Joint Light Tactical Vehicle (JLTV)
On 31 August 2012, the Joint Light Tactical Vehicle (JLTV) program was put on hold following a formal protest by Navistar Defense, which had not been among the bidders awarded engineering and Manufacturing Development (EMD) contracts on 22 August 2012. Navistar Defense said it had concerns about the selection process and had requested and review by the Government Accountability Office (GAO). On 4 September 2012, Navistar Defense announced that it was withdrawing its protest after examining the results of the competition more closely.

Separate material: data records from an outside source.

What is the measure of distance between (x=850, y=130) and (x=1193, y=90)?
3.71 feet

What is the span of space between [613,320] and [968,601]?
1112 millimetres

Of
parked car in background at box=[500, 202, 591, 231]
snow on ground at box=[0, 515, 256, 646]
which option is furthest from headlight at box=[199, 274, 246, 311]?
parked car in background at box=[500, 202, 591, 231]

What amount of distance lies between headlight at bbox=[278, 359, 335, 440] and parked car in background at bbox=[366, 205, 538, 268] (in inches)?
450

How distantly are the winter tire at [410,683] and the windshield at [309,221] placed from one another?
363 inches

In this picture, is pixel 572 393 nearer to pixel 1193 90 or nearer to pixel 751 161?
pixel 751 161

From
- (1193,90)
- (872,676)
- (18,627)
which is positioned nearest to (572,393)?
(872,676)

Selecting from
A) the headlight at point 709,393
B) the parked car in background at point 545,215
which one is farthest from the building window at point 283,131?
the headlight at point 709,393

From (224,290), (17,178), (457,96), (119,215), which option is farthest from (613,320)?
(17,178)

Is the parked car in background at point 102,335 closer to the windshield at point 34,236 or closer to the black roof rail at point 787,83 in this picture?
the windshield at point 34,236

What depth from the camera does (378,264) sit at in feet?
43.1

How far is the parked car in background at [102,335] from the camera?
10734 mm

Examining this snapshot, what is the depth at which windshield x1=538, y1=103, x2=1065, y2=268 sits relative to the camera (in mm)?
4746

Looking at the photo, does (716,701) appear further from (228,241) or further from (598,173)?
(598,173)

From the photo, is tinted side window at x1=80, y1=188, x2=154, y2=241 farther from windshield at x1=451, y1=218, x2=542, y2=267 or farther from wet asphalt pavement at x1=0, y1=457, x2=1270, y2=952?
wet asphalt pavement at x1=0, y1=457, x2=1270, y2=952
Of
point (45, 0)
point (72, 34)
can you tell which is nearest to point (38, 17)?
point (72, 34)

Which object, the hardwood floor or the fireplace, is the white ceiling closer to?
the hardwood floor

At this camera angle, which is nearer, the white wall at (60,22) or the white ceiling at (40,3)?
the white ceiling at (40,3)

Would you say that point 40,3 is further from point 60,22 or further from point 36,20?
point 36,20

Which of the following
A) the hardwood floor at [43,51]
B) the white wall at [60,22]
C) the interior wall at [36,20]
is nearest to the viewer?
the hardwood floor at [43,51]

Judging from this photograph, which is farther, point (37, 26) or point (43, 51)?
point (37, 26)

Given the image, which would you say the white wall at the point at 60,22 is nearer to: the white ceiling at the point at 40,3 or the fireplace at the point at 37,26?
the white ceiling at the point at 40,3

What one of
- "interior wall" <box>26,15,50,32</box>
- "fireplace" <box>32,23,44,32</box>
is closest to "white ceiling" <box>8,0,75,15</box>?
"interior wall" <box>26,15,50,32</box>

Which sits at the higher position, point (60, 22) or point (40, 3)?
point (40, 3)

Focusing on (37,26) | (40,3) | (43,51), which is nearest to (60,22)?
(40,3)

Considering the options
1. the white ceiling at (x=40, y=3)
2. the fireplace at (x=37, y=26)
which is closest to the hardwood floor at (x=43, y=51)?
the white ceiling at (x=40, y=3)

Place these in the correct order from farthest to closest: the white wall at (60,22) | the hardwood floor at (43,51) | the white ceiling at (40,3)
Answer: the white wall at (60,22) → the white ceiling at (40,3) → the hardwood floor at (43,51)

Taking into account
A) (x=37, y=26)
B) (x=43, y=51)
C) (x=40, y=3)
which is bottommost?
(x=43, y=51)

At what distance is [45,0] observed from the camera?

Joint Light Tactical Vehicle (JLTV) is a joint service, multinational program for a family of light tactical vehicles and companion trailers. JLTV was a central component of the Department of Defense's tactical wheeled vehicle strategy, intended to enhance the military services' mix of tactical vehicles by providing a balanced vehicle solution (focusing on the so-called three p's of performance, payload and protection) with increased transportability and expeditionary mobility.
The Joint Light Tactical Vehicle family of vehicles (JLTV) program was developed in response to an operational need to replace the aging High Mobility Multi-Wheeled Vehicle (HMMWV) fleet. The mission of the Program Manager JLTV was to jointly develop, produce, field and sustain a safe, reliable, suitable, and effective family of vehicles. The JLTV would restore or exceed the original HMMWV mobility and payload capabilities, maintain most of its transportability capabilities, while raising its survivability and protection capabilities and improving its sustainability.
JLTV was developed to restore transportability and overcome the existing imbalance in protection, payload and performance found in the existing tactical vehicle fleet. Modernizing the tactical vehicle fleet with the JLTV was determined to be necessary to provide protected, sustained, and networked mobility for Army and Marine Corps personnel and equipment on the modern battlefield. The JLTV would be transportable via rotary wing assets at Essential Combat Configuration and sealift on height restricted decks. The vehicles were also to feature a commonality beyond major components, to include repair parts, tool, training, system design, maintenance procedures and source of supply.
The JLTV family of vehicles included 10 configurations and companion trailers in 3 payload categories. Commonality of components, maintenance procedures, and training between all variants was expected minimize total ownership costs. Payload Category A was 3,500 pounds, Payload Category B was 4,000-4,500 pounds, and Payload Category C was 5,100 pounds. Payload Category A was not expected to require a companion trailer to meet the requirements. The ability to utilize the companion trailers and other modular componnents with all configurations would allow the JLTV to be rapidly reconfigurable. During the Engineering Manufacturing and Development phase, the Category B configuration was removed, with the Category A configuration becoming known also as the Combat Tactical Vehicle, and the Category C configuration becoming known also as the Combat Support Vehicle. The Combat Tactical Vehicle configuration for the JLTV should not be confused with the vehicle program of the same name initiated by the USMC in 2005.
The JLTV family of vehicles was to provide a design that supports mobility, reliability and maintainability within the given weight limits to ensure transportability to and from the battlefield. JLTV would use scalable armor solutions, as part of the Long Term Armor Strategy (LTAS) to meet requirements for added protection while maintaining load carrying capacity.